CBC㉖「どん底と肩ドン。人生で一番長い手紙」
向き合うこと。コーチもクライアントも。
ケース5◆「勇気づけは肩ドン?」
これも古い話。大阪での久しぶりの講演会。準備もあるから早めに会場に入った。そして、ロビーで見かけた男性に驚いた。
Tくん???思わず二度見した。。。
まるまった背中。スーパーのビニール袋みたいなのに、何かをいっぱいいれて持って、とぼとぼ歩いてる。
であった頃の彼はあんなに元気で夢に溢れ、頑張ってたのに。。。。
10歳以上老けたように見えた。
話しは2週間前に遡る。自宅の近くで飲んでいた時。Tくんから電話があった。
Tくん「だいじゅさん。。。今いいですか」
僕「うん。どうしたの」
Tくん「こんどの大阪講演会、行きたいんですけど、行けなくて。。。。だから一応連絡しておこうとおもって」
僕「あ、そうなんだ!わざわざありがとうね」
彼「いや。。。。」
なんか変な感じ
僕「どうしたの?」
彼「。。。。。なんかずっと応援してもらってたのに、全然コーチングやれてなくて。みんなに合わす顔ないというか」
僕「そうなの?」
彼「結局今もバイトしてるんです。。。なかなかクライアント増えないし、奥さんのためにも頑張りたいとおもってたけど、この前奥さんを泣かせてしまって。『あなた何やってるの?』って。。。。。一番大切な人を幸せにできないのに、コーチとか無理だなって。。。。」
あららら。ちょっと酔いが覚めました。
僕「そっか。。。。でもさ。そういう理由なら、全然大丈夫だから、おいでよ」
彼「。。。。そう言ってもらえるのは嬉しいですけど。。。。」
僕「何?」
彼「。。。。行ったら。。。みんなと自分を比較して、ますます辛くなるんで」
うーん。彼のことは可愛がってきたし、つよい繋がりがあるとおもっていたので、僕は思い切って言いました
僕「ダメ!!おいで!。。。もし来ないんだったら、講演会終わってから、お前んち行くからね。おれは住所知ってるんだから」
彼「。。。。。。。」
僕「本当においで」
彼「。。。。。。。はい」
みたいな経緯があったのです。そして、開演二時間前に、背中丸めながら、会場近くをウロウロしている彼。。。。
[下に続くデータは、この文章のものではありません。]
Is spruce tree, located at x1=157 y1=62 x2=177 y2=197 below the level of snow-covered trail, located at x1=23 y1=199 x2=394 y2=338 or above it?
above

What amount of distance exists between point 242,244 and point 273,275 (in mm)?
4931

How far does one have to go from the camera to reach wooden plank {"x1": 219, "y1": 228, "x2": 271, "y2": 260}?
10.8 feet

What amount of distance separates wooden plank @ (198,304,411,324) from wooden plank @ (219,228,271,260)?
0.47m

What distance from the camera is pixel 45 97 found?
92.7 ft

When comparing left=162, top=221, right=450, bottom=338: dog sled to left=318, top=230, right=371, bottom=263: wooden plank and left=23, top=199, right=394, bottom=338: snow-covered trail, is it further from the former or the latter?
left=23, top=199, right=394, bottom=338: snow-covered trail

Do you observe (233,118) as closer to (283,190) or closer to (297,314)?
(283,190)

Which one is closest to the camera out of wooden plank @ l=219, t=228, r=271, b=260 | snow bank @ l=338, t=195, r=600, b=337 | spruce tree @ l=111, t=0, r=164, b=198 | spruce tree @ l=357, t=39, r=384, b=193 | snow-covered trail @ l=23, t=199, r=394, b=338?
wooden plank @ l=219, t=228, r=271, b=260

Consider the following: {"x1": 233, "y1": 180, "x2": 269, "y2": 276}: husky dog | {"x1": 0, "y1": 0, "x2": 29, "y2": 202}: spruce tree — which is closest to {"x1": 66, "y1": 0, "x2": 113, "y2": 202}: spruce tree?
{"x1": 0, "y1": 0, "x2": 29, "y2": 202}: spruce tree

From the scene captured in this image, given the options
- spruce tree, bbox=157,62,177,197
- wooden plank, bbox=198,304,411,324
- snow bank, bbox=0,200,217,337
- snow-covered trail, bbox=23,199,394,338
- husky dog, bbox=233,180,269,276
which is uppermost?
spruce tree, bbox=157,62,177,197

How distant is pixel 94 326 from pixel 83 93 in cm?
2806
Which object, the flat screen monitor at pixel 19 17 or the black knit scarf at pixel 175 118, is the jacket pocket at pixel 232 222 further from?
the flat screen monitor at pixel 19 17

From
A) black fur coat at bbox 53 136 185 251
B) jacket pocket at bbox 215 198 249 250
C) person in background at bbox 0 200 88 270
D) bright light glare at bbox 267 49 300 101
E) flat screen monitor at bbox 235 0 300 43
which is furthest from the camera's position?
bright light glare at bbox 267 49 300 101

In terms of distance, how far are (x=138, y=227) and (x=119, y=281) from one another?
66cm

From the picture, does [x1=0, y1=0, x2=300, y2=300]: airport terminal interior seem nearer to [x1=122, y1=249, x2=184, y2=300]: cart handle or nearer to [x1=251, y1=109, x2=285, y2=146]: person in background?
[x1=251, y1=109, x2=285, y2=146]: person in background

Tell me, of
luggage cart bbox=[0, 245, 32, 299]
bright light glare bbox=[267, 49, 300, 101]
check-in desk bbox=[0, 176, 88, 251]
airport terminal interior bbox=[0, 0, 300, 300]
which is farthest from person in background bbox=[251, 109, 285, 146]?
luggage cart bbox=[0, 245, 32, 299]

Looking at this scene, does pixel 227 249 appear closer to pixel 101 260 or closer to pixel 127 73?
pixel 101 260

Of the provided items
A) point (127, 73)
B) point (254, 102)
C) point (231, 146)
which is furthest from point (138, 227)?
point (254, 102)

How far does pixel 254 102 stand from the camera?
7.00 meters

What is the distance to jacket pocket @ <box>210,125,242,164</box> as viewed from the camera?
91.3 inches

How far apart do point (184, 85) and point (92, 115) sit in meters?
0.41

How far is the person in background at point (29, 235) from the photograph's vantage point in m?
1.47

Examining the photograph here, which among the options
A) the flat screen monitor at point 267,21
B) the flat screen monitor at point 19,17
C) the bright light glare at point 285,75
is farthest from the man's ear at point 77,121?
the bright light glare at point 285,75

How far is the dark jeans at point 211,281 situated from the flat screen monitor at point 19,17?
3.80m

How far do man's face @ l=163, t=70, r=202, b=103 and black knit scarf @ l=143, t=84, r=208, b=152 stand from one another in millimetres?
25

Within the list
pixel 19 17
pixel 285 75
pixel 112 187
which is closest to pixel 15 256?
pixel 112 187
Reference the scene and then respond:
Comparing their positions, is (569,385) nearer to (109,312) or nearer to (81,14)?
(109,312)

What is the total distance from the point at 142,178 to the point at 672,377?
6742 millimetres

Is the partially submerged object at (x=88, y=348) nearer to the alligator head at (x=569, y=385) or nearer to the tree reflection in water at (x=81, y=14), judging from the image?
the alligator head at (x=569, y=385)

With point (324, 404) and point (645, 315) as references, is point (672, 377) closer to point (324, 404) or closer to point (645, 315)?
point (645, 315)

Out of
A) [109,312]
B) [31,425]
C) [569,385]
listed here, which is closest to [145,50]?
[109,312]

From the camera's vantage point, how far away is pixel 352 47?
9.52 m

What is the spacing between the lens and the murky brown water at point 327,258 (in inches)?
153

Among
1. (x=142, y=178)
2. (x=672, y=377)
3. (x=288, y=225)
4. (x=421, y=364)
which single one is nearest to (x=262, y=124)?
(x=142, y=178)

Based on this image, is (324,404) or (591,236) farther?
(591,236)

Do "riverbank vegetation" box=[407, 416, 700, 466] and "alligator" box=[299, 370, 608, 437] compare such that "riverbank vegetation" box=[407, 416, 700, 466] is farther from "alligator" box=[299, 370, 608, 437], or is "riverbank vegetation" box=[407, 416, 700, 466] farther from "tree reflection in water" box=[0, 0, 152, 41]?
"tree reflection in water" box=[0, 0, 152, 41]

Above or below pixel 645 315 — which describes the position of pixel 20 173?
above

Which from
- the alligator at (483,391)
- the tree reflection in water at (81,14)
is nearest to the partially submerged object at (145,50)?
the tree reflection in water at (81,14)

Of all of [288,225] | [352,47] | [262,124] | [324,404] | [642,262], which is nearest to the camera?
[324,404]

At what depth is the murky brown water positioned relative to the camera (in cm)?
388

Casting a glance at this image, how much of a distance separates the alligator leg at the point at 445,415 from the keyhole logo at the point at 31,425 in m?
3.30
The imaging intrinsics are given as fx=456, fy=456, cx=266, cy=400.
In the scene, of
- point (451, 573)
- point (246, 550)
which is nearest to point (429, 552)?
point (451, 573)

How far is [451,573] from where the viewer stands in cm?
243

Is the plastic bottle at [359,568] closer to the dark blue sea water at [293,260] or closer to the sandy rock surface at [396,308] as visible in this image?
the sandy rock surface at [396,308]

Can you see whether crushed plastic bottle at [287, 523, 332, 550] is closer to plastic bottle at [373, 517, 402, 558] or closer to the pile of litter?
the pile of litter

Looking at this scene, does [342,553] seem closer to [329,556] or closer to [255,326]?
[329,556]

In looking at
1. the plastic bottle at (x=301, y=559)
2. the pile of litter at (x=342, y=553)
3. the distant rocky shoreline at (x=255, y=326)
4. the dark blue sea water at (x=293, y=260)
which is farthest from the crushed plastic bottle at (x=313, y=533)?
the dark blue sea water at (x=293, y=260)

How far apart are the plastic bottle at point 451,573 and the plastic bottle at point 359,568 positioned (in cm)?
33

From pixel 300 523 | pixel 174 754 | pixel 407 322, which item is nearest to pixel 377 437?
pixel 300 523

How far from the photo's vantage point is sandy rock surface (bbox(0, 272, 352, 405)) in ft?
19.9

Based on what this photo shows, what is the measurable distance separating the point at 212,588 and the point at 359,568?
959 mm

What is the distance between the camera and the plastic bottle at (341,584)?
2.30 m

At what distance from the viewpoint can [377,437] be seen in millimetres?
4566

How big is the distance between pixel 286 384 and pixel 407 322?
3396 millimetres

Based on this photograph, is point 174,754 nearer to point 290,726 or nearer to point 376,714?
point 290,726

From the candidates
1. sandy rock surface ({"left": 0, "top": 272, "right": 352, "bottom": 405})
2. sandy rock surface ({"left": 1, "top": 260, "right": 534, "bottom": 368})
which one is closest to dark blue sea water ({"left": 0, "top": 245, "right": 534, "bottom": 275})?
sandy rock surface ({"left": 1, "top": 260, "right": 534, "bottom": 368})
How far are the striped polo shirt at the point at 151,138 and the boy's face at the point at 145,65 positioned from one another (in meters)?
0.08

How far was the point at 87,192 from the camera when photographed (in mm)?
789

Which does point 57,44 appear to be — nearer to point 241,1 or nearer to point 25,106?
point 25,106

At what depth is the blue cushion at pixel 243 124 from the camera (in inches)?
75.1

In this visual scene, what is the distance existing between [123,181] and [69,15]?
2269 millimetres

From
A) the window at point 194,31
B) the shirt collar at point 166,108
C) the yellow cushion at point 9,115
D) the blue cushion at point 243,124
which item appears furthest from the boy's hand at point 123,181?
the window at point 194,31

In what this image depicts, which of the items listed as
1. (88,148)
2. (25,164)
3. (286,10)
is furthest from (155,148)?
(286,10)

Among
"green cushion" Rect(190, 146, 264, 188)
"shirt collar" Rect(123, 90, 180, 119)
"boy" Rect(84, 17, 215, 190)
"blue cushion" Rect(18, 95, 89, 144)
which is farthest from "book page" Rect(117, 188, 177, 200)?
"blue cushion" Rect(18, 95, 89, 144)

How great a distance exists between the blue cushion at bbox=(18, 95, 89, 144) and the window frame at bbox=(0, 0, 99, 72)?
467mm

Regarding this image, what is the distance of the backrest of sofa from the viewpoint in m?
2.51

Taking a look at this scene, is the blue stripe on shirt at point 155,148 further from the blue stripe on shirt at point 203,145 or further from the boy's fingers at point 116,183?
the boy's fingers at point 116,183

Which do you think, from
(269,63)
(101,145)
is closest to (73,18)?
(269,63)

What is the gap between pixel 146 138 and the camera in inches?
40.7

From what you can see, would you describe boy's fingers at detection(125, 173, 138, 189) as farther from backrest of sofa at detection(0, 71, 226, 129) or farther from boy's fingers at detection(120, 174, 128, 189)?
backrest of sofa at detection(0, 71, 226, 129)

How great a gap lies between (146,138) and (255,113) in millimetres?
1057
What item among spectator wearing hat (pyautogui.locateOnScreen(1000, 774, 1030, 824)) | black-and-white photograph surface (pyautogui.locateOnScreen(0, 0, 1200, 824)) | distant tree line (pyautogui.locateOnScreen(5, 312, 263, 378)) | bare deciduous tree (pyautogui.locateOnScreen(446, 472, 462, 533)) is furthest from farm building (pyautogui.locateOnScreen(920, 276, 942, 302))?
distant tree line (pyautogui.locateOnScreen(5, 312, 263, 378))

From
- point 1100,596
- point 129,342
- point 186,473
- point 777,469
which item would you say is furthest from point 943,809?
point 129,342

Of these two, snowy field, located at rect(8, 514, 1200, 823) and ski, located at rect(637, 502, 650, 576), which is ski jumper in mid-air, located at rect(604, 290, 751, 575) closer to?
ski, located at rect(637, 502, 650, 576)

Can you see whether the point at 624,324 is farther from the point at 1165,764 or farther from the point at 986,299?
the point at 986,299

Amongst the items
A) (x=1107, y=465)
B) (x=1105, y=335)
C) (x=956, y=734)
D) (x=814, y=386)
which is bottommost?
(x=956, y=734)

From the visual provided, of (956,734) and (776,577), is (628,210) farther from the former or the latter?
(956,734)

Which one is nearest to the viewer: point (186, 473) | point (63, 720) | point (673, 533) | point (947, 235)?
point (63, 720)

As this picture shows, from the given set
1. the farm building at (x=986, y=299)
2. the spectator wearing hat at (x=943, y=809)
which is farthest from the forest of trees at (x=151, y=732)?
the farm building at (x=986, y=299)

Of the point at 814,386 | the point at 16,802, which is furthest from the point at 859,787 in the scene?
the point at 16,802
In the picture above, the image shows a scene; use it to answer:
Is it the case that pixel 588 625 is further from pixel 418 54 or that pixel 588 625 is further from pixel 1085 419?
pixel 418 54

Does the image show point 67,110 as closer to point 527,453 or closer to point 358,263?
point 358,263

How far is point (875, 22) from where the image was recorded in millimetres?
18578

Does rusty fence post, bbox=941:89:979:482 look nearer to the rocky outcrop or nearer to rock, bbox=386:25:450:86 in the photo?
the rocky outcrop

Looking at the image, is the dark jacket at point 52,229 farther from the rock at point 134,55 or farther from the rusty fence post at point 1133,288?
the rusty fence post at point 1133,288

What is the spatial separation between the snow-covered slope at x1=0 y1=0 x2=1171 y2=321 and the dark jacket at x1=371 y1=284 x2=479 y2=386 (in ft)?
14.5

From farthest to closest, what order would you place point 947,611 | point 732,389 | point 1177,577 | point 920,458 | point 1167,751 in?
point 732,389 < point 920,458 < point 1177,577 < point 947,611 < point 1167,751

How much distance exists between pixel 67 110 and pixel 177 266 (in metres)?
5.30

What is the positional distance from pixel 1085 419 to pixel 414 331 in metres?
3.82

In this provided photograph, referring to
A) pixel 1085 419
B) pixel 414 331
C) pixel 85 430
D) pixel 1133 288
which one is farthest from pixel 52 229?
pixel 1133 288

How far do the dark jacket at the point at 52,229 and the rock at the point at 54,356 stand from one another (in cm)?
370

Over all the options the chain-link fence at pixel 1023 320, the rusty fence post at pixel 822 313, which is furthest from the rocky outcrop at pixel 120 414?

もともとスノーボードの選手だったTくん。選手時代にやり切れたかった夢をコーチとして叶えたいと頑張っていた彼。
大阪から夜行バスで東京まで通い、熱心にコーチングを学び、日々実践していた彼。
うまく行かないセッションで悔し泣きをするくらい、真剣にクライアントに関わっていた彼。
キラキラした目で、僕に夢を語ってくれた彼。
おまえ苦労してたんだな。知らなかったわ。
僕はヨレヨレの彼に明るく声をかけました。
僕「おー。ありがとう!!来てくれたんだ!!迎えに行こうかとおもってたよ(笑)」
Tくん「。。。すいません。。。」
俯いて目を合わせてくれない彼。。。
僕「いいんだよ。とにかく一番後ろでもいいから、座ってて。。。俺さ、今日一生懸命やるから」
Tくん「。。。。。はい」
いつも一生懸命ではあるけど、その日はとくに一生懸命でした。もちろんみんなのためでしたが、Tくんの心にも届け!と。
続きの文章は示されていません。